[Instructions to follow]: Your answer should consist of each line from the data below that contains "rooseveltorum".

[Provided material]:
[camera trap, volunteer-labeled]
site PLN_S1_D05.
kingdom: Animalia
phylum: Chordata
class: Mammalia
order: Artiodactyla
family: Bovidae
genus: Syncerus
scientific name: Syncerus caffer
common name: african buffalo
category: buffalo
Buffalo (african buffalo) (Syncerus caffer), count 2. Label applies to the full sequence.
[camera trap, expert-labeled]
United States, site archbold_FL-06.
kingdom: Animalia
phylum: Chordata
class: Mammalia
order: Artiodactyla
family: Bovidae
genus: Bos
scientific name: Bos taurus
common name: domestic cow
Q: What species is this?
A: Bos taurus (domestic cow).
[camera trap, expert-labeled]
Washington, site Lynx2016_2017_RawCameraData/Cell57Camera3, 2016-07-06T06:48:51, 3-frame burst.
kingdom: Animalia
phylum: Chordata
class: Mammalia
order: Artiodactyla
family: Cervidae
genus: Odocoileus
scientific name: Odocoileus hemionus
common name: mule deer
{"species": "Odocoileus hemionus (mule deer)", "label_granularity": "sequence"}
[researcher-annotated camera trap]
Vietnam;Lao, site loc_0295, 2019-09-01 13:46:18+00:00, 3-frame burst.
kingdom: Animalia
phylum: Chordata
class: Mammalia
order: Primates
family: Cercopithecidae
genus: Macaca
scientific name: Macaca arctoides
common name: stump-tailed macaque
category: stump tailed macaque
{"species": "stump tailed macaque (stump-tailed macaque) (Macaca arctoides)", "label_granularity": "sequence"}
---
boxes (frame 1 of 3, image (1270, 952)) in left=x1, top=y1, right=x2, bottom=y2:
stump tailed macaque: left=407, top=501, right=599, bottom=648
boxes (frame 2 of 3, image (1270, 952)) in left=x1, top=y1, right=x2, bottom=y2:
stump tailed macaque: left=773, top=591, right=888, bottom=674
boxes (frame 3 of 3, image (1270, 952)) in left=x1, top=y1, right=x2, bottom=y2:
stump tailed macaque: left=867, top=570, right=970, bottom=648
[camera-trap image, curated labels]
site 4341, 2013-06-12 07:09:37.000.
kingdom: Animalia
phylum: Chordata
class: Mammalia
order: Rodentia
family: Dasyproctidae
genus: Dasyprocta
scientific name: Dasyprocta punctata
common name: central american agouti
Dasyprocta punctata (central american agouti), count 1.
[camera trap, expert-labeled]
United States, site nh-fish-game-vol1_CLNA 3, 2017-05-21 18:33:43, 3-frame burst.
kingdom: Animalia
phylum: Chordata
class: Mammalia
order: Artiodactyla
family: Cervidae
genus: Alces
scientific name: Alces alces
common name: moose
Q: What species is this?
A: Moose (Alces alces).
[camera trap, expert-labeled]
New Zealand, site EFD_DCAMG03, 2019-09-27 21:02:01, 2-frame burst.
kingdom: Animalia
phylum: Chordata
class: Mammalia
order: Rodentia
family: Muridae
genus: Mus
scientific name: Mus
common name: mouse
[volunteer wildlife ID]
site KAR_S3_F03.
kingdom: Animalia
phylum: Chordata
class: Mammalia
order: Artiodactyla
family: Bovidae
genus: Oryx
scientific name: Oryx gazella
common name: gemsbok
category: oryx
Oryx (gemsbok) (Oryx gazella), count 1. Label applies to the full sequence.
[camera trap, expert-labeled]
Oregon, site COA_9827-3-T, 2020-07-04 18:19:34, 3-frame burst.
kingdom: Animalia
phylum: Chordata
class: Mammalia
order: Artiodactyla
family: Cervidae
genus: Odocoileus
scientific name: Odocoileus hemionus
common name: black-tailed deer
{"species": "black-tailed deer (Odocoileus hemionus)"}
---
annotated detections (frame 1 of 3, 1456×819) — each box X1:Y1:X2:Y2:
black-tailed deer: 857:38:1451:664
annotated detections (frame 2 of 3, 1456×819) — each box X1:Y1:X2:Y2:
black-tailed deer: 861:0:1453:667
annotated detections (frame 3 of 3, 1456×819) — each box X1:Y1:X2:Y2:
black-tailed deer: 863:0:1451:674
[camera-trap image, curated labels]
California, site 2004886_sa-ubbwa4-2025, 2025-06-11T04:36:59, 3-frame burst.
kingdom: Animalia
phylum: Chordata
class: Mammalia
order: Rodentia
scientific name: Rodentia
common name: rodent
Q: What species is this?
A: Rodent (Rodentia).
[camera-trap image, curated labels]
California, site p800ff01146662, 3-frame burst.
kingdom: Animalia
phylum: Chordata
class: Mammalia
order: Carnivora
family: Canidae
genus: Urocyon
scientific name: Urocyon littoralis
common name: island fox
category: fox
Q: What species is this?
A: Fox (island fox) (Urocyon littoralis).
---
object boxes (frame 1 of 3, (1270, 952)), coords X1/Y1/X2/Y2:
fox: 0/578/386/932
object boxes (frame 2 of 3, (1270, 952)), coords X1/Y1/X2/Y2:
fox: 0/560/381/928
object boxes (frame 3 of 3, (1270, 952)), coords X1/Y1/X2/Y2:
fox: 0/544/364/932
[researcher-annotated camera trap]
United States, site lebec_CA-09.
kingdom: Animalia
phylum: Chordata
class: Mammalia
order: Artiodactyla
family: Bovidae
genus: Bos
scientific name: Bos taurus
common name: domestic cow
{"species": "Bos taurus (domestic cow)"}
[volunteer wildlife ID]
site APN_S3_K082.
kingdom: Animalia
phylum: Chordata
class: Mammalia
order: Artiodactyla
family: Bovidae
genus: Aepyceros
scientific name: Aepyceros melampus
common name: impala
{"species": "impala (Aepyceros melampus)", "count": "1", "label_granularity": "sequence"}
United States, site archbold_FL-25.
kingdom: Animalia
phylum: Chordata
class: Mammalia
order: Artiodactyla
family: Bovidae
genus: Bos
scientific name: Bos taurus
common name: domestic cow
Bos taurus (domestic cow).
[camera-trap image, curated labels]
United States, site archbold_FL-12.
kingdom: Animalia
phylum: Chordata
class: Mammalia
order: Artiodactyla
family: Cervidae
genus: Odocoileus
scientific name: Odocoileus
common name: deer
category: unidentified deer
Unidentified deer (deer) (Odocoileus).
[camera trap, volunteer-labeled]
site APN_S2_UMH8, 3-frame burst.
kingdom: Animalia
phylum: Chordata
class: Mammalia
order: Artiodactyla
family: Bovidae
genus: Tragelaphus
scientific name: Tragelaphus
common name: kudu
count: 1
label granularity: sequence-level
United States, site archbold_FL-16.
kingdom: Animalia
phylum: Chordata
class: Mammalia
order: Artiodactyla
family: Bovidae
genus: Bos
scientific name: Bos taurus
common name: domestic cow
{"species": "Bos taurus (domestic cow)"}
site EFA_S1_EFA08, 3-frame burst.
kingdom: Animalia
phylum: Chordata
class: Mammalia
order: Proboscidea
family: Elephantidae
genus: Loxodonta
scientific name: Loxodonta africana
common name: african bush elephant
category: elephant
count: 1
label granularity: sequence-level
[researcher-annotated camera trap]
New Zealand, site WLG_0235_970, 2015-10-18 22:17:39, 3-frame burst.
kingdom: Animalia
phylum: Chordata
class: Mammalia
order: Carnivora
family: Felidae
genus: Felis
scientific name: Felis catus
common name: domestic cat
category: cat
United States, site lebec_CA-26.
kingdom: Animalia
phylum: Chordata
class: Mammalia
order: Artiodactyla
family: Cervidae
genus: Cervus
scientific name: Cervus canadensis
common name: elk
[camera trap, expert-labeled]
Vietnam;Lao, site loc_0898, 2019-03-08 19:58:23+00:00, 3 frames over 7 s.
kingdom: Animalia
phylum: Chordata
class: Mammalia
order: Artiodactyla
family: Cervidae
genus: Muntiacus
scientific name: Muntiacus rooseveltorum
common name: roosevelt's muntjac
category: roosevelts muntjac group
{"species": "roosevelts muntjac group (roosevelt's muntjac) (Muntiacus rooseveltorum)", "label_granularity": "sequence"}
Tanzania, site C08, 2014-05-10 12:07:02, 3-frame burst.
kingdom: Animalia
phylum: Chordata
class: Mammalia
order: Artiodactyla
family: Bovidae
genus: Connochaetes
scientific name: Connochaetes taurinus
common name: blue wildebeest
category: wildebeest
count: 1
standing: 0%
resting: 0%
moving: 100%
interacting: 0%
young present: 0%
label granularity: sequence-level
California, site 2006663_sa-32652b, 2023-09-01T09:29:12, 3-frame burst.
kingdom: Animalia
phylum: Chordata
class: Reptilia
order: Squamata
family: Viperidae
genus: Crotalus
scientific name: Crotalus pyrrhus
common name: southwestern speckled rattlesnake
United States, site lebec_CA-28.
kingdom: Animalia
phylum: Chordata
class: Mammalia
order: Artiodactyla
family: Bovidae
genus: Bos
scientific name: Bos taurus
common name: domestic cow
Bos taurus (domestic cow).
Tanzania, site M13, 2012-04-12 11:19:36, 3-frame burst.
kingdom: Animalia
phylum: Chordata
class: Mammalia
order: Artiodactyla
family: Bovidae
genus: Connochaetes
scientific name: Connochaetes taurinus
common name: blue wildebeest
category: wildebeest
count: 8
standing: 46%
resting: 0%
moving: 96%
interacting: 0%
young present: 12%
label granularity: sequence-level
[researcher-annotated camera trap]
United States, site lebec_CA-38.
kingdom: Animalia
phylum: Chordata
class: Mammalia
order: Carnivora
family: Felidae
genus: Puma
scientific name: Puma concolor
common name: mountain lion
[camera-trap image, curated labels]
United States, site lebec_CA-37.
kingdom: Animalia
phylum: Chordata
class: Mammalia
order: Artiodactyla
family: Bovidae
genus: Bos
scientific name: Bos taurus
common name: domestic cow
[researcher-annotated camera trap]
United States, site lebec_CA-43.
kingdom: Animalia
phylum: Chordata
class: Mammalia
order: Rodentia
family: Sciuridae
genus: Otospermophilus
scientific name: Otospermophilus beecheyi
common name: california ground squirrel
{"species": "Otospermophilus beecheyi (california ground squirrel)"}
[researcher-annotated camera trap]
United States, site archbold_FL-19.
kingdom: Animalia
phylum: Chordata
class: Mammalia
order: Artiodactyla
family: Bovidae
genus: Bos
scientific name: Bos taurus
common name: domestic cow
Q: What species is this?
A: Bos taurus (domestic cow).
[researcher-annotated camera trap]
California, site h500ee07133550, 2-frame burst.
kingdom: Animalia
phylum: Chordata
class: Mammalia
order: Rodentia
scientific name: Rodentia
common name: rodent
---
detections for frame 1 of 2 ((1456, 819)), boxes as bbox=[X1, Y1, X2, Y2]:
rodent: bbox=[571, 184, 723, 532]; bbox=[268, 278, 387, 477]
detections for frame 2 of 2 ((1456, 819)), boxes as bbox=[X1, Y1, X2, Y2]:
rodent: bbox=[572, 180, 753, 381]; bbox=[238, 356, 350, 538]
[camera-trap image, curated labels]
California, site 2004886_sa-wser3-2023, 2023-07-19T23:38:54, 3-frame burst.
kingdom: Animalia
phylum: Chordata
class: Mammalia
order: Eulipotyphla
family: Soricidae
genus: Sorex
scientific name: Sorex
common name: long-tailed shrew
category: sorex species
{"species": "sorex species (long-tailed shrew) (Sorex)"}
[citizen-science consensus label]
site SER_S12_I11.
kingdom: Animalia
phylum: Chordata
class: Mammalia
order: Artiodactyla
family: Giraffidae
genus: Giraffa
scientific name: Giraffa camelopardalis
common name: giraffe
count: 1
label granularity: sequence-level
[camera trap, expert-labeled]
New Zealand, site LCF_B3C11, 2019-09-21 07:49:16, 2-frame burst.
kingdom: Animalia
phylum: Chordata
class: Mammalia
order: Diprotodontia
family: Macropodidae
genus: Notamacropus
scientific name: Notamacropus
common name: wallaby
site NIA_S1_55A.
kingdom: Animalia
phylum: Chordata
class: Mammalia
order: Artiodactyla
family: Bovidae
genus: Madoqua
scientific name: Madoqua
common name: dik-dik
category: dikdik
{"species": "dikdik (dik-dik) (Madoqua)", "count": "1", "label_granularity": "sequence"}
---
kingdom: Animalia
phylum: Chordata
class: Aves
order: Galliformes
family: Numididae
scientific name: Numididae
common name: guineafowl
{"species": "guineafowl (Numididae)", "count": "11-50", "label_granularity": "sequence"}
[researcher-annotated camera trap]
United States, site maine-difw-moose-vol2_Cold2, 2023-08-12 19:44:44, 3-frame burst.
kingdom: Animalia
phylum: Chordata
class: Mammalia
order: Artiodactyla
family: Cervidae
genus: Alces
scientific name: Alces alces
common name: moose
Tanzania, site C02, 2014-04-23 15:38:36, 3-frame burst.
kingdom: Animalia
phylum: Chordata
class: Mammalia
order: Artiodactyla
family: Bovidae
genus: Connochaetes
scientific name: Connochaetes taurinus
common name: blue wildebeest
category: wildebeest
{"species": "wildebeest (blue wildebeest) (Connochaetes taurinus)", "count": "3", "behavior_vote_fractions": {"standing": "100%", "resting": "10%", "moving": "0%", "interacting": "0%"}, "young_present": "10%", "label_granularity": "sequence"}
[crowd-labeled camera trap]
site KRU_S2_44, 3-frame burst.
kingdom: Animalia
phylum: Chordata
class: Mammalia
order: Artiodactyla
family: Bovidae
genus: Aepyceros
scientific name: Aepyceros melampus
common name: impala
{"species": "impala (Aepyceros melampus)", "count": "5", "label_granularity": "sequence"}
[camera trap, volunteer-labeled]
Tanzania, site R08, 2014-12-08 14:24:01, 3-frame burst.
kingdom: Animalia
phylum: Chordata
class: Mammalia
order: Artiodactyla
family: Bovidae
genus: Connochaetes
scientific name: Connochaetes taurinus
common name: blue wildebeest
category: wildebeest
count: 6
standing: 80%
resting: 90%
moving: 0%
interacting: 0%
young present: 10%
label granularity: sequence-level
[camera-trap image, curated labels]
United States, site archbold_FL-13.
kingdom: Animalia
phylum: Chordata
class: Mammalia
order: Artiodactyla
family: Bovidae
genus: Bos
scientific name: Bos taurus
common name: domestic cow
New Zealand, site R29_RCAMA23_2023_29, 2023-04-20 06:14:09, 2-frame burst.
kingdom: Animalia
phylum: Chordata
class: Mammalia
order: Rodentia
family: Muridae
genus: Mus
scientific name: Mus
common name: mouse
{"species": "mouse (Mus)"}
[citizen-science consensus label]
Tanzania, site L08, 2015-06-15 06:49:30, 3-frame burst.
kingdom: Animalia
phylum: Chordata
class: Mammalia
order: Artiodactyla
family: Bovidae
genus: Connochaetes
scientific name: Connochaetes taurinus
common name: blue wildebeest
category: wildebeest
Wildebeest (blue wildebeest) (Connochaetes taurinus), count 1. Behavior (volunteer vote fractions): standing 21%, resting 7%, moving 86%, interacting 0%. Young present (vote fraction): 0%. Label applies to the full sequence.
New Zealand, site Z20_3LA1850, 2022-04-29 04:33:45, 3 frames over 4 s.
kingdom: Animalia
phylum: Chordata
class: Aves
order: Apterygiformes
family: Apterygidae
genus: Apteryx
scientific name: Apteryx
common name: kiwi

[Exercise answer]:
scientific name: Muntiacus rooseveltorum
{"species": "roosevelts muntjac group (roosevelt's muntjac) (Muntiacus rooseveltorum)", "label_granularity": "sequence"}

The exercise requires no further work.